Ontologies, which are used in AI and NLP as knowledge resources, include definition of objects and semantic relations for a set of concepts within a specific domain (Gruber, 1995).
NLP includes tasks which are usually performed on unstructured text in order to transform it into a structured format. These tasks represent the pre-processing steps which are considered the key procedures in NLP for linguistic analysis. The pre- processing tasks extract relevant features from text, where these features can be used
to describe syntactic information (e.g. grammatical structure, parts of speech etc) or semantic information (e.g. meanings). In other words, pre-processing tasks can be applied to perform the linguistic analysis of a given text including the syntactic and semantic analysis of this text (Manning and Schütze, 1999; Jackson and Moulinier, 2007; Jurafsky and Martin, 2009; Collobert et al. 2011). Some of the NLP tasks are grouped into subfields of NLP like information extraction (IE) (Appelt, 1999; Moens, 2006), or they may have direct and separate real-world applications such as information retrieval (IR) (Goker and Davies, 2009) (IE and IR are discussed in Section 2.2.2). The main NLP tasks include the following pre-processing steps: tokenization, part of speech (POS) tagging, lemmatization, named entity recognition (NER), chunking, parsing, co-reference, semantic class disambiguation (SCD) and word sense disambiguation (WSD) (Manning and Schütze, 1999; Jackson and Moulinier, 2007; Jurafsky and Martin, 2009; Collobert et al. 2011). In the following points, a brief description is presented for each of the above mentioned NLP tasks (the tasks of SCD and WSD are illustrated later in Sections 2.2.3 and 2.2.4 respectively):
Tokenization, which splits the text into a set of tokens. For example, documents are broken into paragraphs, paragraphs into sentences, and sentences into individual words.

● ● ● ● ●

WHAT TO WORK ON:
How would the passage on NLP pre-processing steps go on after its tokenization entry? Continue it from there.

● ● ● ● ●

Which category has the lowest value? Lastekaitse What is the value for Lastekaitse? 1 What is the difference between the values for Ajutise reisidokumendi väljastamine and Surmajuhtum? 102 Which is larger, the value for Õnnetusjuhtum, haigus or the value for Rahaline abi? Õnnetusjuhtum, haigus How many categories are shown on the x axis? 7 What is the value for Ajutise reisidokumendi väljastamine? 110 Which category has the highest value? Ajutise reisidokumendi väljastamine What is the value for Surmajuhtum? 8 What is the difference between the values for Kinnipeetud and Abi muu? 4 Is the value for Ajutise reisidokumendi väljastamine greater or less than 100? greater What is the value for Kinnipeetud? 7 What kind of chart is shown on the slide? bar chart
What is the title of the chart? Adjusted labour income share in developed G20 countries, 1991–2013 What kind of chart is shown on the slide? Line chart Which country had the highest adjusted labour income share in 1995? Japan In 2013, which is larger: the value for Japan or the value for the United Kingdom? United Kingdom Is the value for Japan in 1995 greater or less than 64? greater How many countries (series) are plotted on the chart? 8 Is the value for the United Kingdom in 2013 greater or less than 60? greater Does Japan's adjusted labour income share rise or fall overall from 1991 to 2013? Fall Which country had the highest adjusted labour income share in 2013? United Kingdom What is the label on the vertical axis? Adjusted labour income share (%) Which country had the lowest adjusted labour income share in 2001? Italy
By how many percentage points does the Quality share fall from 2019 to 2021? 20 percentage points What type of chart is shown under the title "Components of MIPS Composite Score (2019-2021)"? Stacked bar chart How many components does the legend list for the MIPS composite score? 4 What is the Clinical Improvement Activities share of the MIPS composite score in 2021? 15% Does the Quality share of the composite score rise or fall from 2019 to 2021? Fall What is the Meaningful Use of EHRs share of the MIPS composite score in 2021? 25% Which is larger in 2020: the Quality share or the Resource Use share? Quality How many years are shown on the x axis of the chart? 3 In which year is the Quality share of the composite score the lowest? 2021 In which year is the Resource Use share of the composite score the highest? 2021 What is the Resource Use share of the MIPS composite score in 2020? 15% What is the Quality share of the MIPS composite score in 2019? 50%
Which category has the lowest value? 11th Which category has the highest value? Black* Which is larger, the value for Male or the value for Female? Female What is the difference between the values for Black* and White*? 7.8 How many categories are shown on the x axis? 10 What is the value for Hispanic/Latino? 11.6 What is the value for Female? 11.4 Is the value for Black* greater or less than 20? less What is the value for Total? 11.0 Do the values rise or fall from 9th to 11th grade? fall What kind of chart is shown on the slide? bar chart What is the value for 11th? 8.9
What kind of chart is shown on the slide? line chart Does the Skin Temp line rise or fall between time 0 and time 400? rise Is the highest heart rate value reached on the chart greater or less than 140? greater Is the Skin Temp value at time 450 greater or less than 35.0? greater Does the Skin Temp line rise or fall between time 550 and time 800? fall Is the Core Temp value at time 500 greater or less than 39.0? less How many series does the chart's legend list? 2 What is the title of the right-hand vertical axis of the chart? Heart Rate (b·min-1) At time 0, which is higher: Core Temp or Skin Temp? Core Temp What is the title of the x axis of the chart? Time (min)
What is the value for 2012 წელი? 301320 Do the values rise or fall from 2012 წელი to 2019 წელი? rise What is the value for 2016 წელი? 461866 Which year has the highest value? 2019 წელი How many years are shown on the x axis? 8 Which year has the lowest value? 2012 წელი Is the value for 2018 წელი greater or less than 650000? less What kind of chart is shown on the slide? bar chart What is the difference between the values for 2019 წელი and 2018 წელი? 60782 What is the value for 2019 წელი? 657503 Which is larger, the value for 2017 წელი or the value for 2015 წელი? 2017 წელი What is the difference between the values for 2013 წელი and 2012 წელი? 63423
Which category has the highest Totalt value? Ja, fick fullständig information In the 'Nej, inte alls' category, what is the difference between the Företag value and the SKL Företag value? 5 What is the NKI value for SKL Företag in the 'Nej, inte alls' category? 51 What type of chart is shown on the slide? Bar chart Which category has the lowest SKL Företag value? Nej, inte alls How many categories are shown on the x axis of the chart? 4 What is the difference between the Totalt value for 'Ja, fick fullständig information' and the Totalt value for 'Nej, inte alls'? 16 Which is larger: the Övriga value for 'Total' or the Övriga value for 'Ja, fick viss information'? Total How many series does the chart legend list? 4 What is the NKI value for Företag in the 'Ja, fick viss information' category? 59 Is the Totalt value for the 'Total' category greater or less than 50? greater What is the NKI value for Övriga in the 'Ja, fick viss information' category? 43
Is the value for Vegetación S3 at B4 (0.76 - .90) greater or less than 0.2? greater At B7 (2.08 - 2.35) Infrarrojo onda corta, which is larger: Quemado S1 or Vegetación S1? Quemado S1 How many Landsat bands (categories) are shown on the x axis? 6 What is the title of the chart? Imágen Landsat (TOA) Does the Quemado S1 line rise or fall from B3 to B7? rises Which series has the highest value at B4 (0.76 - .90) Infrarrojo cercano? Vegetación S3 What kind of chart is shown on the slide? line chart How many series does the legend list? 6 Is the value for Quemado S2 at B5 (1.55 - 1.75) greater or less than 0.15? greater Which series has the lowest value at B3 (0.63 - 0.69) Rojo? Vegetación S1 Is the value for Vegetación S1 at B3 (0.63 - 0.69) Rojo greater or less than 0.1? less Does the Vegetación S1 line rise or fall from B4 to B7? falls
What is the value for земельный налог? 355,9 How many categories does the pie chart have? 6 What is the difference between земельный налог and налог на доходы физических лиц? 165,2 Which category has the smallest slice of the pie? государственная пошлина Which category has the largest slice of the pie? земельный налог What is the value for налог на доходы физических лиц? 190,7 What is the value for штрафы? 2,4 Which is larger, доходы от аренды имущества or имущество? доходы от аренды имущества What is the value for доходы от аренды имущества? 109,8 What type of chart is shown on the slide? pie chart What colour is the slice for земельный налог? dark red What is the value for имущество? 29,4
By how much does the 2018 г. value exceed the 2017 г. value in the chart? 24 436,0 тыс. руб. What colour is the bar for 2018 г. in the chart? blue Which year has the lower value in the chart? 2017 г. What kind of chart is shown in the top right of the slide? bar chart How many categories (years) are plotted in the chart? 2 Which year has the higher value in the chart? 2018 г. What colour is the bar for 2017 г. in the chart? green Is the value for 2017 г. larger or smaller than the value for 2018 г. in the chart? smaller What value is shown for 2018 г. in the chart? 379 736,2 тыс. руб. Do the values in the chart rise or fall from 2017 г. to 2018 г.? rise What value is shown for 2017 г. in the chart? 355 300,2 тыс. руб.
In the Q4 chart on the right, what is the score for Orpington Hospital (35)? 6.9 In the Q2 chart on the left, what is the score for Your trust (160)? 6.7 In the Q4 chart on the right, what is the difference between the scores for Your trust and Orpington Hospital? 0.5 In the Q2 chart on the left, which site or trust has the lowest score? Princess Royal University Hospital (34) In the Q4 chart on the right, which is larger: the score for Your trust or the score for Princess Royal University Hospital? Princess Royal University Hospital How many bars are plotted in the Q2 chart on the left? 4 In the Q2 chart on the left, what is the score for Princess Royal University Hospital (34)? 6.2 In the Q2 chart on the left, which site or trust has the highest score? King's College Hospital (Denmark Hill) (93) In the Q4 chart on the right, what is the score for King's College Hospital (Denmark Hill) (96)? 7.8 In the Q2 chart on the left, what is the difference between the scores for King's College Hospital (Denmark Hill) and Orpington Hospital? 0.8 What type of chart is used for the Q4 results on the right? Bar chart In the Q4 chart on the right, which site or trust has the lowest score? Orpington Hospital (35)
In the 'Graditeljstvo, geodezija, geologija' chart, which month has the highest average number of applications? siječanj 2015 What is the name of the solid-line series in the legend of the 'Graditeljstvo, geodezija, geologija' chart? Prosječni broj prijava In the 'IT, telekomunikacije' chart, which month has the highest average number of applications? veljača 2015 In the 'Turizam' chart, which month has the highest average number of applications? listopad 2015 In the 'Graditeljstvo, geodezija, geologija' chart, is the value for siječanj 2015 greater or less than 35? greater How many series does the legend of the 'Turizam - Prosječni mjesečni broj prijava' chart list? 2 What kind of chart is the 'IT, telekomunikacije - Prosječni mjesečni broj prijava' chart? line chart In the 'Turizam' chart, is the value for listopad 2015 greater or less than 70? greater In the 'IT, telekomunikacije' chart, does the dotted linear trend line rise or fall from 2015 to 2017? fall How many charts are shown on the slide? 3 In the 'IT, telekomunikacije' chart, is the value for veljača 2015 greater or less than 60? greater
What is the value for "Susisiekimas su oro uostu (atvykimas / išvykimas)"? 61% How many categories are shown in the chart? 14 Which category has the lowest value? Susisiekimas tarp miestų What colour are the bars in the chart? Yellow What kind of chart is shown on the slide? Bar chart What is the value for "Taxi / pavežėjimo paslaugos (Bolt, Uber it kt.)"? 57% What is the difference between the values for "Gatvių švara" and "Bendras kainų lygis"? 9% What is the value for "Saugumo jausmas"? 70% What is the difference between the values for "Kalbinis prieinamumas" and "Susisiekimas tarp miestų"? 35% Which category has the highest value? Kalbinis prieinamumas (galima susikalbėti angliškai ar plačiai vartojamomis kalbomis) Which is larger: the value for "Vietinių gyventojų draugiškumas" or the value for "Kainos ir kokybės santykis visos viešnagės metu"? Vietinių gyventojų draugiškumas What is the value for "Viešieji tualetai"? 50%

● ● ● ● ●

ANSWER BOX:
Part of speech (POS) tagging, which provides a grammatical category for each word in the text (e.g. ‘eat’: verb, ‘boy’: noun, ‘happy’: adjective, ‘widely’: adverb, ‘in’: preposition etc). It has been widely proposed by many authors (e.g. Brill, 1992 and Hepple, 2000) as a main task for analysing the text syntactically at the word level. This task is useful for linguistic analysis and is normally performed on the tokenized text.
Lemmatization (morphological analysis), which groups together different forms of a given word into a single word to represent the lexical root of this
word (e.g. is → be, ran → run).
Text chunking (shallow parsing), whose aim is to label segments of a sentence with syntactic constituents which called chunks. These chucks can be either verb phrase (e.g. have eaten) or noun phrase (e.g. the girl).
Parsing, representing the process of generating the parsing tree in order to determine the syntactic structure of a sentence. This process specifies the rules
for POS that can generate a well-formed phrase.
Named entity recognition (NER), a main task in IE, which classifies entity names in text into predefined categories. This task is able to identify expressions that refer to people (e.g. ‘John’), locations (e.g. ‘France’), organisations (e.g. ‘Microsoft’) etc. It uses heuristic rules that rely on the syntactic structures of the surrounding context. For example, the NER task has classified the word “John” into the “person” category, because it is a proper noun started with a capital letter and it has been expressed in a way that indicates a name of a person.
Co-reference, an IE task, which links multiple expressions in text that refer to a given entity. By considering this sentence “John went to the school yesterday, he was in a holiday for three days”, the task of co-reference states that the word “he” in the given sentence example refers to “John”.